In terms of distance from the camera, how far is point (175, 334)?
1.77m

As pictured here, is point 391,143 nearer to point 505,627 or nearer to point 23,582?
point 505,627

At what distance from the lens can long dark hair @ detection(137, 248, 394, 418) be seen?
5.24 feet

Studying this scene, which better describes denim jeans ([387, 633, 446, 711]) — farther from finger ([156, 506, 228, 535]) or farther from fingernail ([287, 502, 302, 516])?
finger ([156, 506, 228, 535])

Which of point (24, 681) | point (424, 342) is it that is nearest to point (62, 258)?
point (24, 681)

++++

**Instruction**:
Copy out each of the items above word for word, without changing anything.

**Problem solution**:
In terms of distance from the camera, how far is point (175, 334)?
1.77m

As pictured here, is point 391,143 nearer to point 505,627 or nearer to point 23,582?
point 505,627

At what distance from the lens can long dark hair @ detection(137, 248, 394, 418) be seen?
5.24 feet

Studying this scene, which better describes denim jeans ([387, 633, 446, 711]) — farther from finger ([156, 506, 228, 535]) or farther from fingernail ([287, 502, 302, 516])?
finger ([156, 506, 228, 535])

Which of point (24, 681) | point (424, 342) is it that is nearest to point (62, 258)?
point (24, 681)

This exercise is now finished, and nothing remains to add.